» Esercizi:
a: Rispondi alle domande seguenti sul brano dedicato alle Giunte di sinistra:
(i) Secondo il brano, che cosa rappresenta la forza della democrazia?
(ii) Da quale anno derivano "le carte in regola"?
(iii) Rispetto a che cosa le Giunte di sinistra del 1975 portarono novità sul piano dell'autonomia e della dignità delle istituzioni?
b: Conta le righe dei record in cui compare la parola "formation" e scrivi soltanto il numero.

Non vogliamo Giunte di sinistra in maniera arrogante, tanto è vero che non abbiamo nessun timore nel dire che nel gioco democratico c'è il cambiamento delle maggioranze: questa è la forza della democrazia. Noi crediamo però di poter fare un discorso credibile, comprensibile, non da tribuna, sul fatto che le Giunte di sinistra hanno una legittimazione di fondo per l'opera che dobbiamo compiere da oggi in avanti, per il rapporto nuovo con la società, per l'interazione attiva nei confronti della società per modificare certe regole di comportamento. Le carte in regola derivano dal 1975 a cui ci possiamo connettere con gli aggiornamenti necessari in relazione ai nuovi problemi.
Le Giunte di sinistra nel 1975 portarono elementi di novità sul piano dell'autonomia e della dignità delle istituzioni rispetto al potere economico, procedure partecipate e trasparenti. Se questo negli anni ha perso vigore è perché sono venuti in evidenza fattori negativi, una caduta di partecipazione, elementi di conflittualità politica di fronte all'incertezza delle prospettive ed alla profondità della crisi. Le cause sono molte. Ci sono stati elementi soggettivi ed errori di valutazione anche nel modo di intendere le alleanze, le linee su cui attestare l'alleanza politica, difficoltà di capire.

» Record grezzi:

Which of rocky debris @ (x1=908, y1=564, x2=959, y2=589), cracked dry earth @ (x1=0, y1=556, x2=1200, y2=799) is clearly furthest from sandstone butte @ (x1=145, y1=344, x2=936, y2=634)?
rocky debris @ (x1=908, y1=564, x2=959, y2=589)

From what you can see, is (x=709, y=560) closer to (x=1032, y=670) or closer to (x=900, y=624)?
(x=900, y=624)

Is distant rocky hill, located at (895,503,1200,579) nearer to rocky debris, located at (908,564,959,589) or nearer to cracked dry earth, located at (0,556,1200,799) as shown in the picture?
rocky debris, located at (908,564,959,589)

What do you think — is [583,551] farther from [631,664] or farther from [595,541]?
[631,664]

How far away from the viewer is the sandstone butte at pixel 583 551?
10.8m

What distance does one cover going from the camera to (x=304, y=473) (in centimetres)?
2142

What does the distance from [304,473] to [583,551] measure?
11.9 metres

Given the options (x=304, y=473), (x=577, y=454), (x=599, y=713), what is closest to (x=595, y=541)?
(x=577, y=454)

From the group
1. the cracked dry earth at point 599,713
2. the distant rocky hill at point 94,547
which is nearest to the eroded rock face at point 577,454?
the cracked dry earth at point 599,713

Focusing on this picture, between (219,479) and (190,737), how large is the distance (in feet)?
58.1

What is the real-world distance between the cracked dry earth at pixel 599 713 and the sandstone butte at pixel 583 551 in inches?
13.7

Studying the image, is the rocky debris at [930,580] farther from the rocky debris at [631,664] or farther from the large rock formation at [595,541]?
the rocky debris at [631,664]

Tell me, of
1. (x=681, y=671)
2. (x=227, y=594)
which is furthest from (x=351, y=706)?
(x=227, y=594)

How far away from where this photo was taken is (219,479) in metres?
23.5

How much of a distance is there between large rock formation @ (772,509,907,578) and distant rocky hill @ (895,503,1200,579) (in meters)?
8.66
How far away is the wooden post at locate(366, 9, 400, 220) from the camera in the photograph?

» Soluzioni:
a:
(i) Il cambiamento delle maggioranze nel gioco democratico.
(ii) Dal 1975.
(iii) Rispetto al potere economico.

b: 2